Meninos da Vila 4.0: campeão do Brasil, Sub-15 é bola da vez no Santos

Atualizado: Quarta-feira, 27 Julho de 2011 as 9:44

Gabriel, Willians, Juninho Baiano, Leozinho, Marcel… Todos nomes ainda desconhecidos para o torcedor do Santos, mas que surgem como grandes promessas para darem sequência a uma dinastia que começou em 1978 e dominou o futebol brasileiro nos primeiros anos do século XXI: os Meninos da Vila. No embalo da geração comandada por Ganso e Neymar, uma nova molecada começa a chamar a atenção na Vila Belmiro e tem como cartão de visitas o título de melhor equipe sub-15 país, graças à conquista da Copa Brasil, no interior do Paraná, no início do mês.

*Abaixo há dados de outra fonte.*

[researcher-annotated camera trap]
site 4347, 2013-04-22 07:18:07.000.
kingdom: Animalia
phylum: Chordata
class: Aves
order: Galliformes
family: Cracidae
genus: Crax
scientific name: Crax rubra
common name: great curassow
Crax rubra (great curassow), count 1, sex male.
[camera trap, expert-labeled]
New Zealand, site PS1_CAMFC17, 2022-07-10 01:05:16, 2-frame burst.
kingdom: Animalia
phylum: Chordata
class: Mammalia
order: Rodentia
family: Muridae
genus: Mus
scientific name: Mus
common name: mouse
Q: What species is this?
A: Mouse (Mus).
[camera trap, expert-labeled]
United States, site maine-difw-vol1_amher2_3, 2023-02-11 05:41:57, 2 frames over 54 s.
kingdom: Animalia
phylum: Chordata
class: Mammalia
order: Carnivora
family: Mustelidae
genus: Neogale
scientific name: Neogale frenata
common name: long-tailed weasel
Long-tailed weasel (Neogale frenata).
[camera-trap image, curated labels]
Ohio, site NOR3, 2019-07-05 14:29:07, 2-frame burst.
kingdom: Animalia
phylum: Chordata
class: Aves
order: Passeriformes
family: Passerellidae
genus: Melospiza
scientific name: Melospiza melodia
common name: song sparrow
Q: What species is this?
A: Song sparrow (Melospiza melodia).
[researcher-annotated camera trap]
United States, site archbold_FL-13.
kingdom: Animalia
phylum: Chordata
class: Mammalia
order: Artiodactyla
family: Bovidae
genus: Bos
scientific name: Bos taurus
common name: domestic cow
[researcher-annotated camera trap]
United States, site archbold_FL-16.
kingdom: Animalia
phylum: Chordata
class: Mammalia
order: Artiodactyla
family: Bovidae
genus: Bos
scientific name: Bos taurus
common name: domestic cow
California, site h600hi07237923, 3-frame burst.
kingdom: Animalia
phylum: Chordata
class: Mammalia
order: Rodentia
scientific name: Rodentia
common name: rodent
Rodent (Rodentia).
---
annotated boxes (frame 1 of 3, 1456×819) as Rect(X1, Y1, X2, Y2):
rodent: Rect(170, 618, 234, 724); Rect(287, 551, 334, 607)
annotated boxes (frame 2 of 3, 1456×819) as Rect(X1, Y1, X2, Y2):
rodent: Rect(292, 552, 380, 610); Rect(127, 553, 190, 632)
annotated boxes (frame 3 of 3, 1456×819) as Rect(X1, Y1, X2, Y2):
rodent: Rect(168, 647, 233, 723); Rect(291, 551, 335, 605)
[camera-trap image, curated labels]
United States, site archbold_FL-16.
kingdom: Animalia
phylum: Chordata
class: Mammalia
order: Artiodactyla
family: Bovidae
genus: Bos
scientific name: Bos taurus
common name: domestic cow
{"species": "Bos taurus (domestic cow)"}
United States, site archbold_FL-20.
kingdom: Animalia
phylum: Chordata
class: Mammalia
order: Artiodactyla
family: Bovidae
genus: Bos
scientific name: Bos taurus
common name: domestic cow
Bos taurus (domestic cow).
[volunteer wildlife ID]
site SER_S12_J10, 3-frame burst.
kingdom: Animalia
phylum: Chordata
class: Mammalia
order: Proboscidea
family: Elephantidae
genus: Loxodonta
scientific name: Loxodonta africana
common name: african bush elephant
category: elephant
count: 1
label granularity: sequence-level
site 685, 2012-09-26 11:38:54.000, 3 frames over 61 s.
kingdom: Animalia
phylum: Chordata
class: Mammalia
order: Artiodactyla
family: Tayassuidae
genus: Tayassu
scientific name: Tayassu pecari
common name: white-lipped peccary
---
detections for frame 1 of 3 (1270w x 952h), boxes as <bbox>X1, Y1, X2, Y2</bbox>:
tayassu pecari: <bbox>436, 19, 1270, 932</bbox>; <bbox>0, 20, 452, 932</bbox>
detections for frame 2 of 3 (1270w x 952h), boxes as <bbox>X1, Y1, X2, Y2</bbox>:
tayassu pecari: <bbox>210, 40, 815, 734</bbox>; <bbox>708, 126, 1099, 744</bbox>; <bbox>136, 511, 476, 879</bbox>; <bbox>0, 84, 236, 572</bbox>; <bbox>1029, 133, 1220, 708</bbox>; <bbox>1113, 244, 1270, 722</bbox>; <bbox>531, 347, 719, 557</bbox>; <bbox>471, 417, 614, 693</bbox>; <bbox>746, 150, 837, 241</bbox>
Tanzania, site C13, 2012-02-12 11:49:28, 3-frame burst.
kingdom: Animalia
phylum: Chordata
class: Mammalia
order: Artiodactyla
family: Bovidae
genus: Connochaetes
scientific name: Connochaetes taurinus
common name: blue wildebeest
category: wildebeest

A expressão, que surgiu em 1978, com o título paulista comandado por jovens talentos como Pita, Nilton Batata, Juary e João Paulo, ganhou o país em 2002, quando Diego e Robinho foram as estrelas de uma equipe que conquistou o Brasileirão com talentos precoces como Paulo Almeida, Renato, Elano e Alex. Parte deste grupo seria ainda campeão nacional novamente dois anos depois. A entressafra de oito anos até que Neymar e Ganso levassem o Peixe ao tri da Libertadores desta vez deve ser mais curta.

Nova geração de Meninos da Vila se diverte em ônibus antes de jogo (Pedro Veríssimo / Globoesporte.com)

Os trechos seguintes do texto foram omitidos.